Task instructions
All of the data should be repeated exactly; pictures are not part of the copy.

Questions about scene geometry
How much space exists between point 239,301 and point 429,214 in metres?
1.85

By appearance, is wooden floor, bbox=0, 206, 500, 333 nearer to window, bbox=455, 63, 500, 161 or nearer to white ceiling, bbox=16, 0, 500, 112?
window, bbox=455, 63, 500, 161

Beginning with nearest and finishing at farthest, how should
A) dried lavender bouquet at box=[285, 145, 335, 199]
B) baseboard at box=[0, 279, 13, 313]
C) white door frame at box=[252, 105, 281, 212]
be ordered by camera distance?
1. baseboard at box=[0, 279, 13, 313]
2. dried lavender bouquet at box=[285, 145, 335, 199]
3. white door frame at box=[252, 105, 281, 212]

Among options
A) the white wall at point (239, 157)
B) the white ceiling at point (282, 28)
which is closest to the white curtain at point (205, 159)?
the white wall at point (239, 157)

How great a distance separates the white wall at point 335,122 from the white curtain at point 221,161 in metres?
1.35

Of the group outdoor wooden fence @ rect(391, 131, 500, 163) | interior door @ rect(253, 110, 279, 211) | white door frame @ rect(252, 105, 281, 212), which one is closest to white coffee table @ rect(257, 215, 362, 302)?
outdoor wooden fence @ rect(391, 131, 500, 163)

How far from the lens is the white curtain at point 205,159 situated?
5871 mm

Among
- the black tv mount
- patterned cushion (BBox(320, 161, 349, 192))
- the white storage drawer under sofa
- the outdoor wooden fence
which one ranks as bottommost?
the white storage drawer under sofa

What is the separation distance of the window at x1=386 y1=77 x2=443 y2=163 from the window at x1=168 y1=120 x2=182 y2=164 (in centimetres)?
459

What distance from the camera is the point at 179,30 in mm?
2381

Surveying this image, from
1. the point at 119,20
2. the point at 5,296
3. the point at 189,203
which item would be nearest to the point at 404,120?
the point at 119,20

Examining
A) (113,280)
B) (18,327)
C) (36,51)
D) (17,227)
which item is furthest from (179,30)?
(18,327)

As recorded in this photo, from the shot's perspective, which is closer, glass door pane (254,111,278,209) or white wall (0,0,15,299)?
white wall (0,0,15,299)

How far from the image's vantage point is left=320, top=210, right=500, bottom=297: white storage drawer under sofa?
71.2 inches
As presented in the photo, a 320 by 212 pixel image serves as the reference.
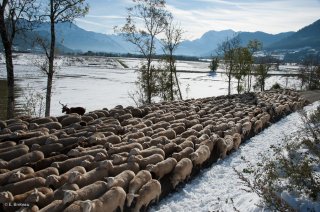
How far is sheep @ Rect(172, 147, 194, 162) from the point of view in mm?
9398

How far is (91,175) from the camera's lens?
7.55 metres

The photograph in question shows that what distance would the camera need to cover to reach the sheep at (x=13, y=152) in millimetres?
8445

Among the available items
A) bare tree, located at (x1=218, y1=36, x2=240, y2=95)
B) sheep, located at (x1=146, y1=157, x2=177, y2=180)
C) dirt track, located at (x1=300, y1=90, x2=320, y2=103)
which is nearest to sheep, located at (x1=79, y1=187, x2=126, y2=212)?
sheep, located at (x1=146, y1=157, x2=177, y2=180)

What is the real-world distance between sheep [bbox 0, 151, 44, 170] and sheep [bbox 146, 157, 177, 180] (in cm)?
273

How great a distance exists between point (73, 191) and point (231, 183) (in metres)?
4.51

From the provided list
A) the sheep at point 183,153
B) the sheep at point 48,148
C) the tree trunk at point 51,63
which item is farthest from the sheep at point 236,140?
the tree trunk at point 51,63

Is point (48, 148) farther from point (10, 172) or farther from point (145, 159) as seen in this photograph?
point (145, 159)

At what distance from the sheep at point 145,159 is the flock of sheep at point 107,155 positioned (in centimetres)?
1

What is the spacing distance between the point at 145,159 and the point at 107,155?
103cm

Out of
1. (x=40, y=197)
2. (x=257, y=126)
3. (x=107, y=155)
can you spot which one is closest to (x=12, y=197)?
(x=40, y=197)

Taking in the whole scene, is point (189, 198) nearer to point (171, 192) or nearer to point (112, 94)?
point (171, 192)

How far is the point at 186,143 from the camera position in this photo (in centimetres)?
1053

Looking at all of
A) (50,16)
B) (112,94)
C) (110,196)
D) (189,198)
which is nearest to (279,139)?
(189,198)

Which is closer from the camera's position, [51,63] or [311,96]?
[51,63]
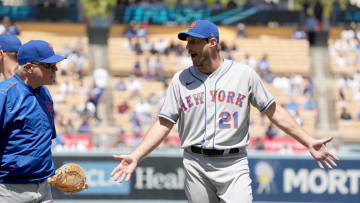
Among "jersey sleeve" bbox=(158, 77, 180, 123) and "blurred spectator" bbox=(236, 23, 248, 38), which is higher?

Solution to the exercise
How much space exists between point 239,301 and point 429,214 in metres?
1.85

By appearance, is wooden floor, bbox=0, 206, 500, 333 nearer to window, bbox=455, 63, 500, 161 or nearer to white ceiling, bbox=16, 0, 500, 112?
window, bbox=455, 63, 500, 161

Beginning with nearest and finishing at farthest, how should
A) dried lavender bouquet at box=[285, 145, 335, 199]
B) baseboard at box=[0, 279, 13, 313]
C) white door frame at box=[252, 105, 281, 212]
be ordered by camera distance?
1. baseboard at box=[0, 279, 13, 313]
2. dried lavender bouquet at box=[285, 145, 335, 199]
3. white door frame at box=[252, 105, 281, 212]

Among options
A) the white wall at point (239, 157)
B) the white ceiling at point (282, 28)
which is closest to the white curtain at point (205, 159)?
the white wall at point (239, 157)

How great a distance separates the white wall at point 335,122 from the white curtain at point 221,161 in metres?
1.35

Of the group outdoor wooden fence @ rect(391, 131, 500, 163) | interior door @ rect(253, 110, 279, 211) | white door frame @ rect(252, 105, 281, 212), which one is closest to white coffee table @ rect(257, 215, 362, 302)?
outdoor wooden fence @ rect(391, 131, 500, 163)

How far from the lens is the white curtain at point 205,159 situated?
5871 mm

Among
- the black tv mount
- patterned cushion (BBox(320, 161, 349, 192))
- the white storage drawer under sofa
- the outdoor wooden fence
which one ranks as bottommost?
the white storage drawer under sofa

What is the separation distance of the window at x1=386 y1=77 x2=443 y2=163 from the window at x1=168 y1=120 x2=182 y2=164 (in centimetres)?
459

What distance from the camera is the point at 179,30 in mm?
2381

Surveying this image, from
1. the point at 119,20
2. the point at 5,296
3. the point at 189,203
which item would be nearest to the point at 404,120?
the point at 119,20

Examining
A) (113,280)
B) (18,327)
C) (36,51)
D) (17,227)
which item is furthest from (179,30)?
(18,327)

As recorded in this photo, from the shot's perspective, which is closer, glass door pane (254,111,278,209) or white wall (0,0,15,299)?
white wall (0,0,15,299)

How far from the image's vantage point is left=320, top=210, right=500, bottom=297: white storage drawer under sofa?
71.2 inches
As presented in the photo, a 320 by 212 pixel image serves as the reference.
How far is sheep @ Rect(172, 147, 194, 162) from the point of view in mm?
9398

How far is (91,175) from the camera's lens?
7.55 metres

The photograph in question shows that what distance would the camera need to cover to reach the sheep at (x=13, y=152) in millimetres?
8445

Among the available items
A) bare tree, located at (x1=218, y1=36, x2=240, y2=95)
B) sheep, located at (x1=146, y1=157, x2=177, y2=180)
C) dirt track, located at (x1=300, y1=90, x2=320, y2=103)
which is nearest to sheep, located at (x1=79, y1=187, x2=126, y2=212)?
sheep, located at (x1=146, y1=157, x2=177, y2=180)

What is the real-world distance between sheep [bbox 0, 151, 44, 170] and sheep [bbox 146, 157, 177, 180] (in cm)?
273

How great a distance exists between point (73, 191) and point (231, 183) (in metres)?
4.51

From the provided list
A) the sheep at point 183,153
B) the sheep at point 48,148
C) the tree trunk at point 51,63
which item is farthest from the sheep at point 236,140?
the tree trunk at point 51,63

Is point (48, 148) farther from point (10, 172) or farther from point (145, 159) as seen in this photograph?
point (145, 159)

At what distance from the sheep at point 145,159 is the flock of sheep at point 107,155 positioned (in centimetres)?
1

What is the spacing distance between the point at 145,159 and the point at 107,155?
103cm

Out of
1. (x=40, y=197)
2. (x=257, y=126)
3. (x=107, y=155)
can you spot which one is closest to (x=12, y=197)?
(x=40, y=197)

Taking in the whole scene, is point (189, 198) nearer to point (171, 192) or nearer to point (112, 94)?
point (171, 192)

How far is the point at 186,143 from the camera position in this photo (in centimetres)?
1053

Looking at all of
A) (50,16)
B) (112,94)
C) (110,196)
D) (189,198)
which is nearest to (279,139)?
(189,198)

Which is closer from the camera's position, [51,63] or [311,96]?
[51,63]
Among "jersey sleeve" bbox=(158, 77, 180, 123) and "blurred spectator" bbox=(236, 23, 248, 38), which is higher?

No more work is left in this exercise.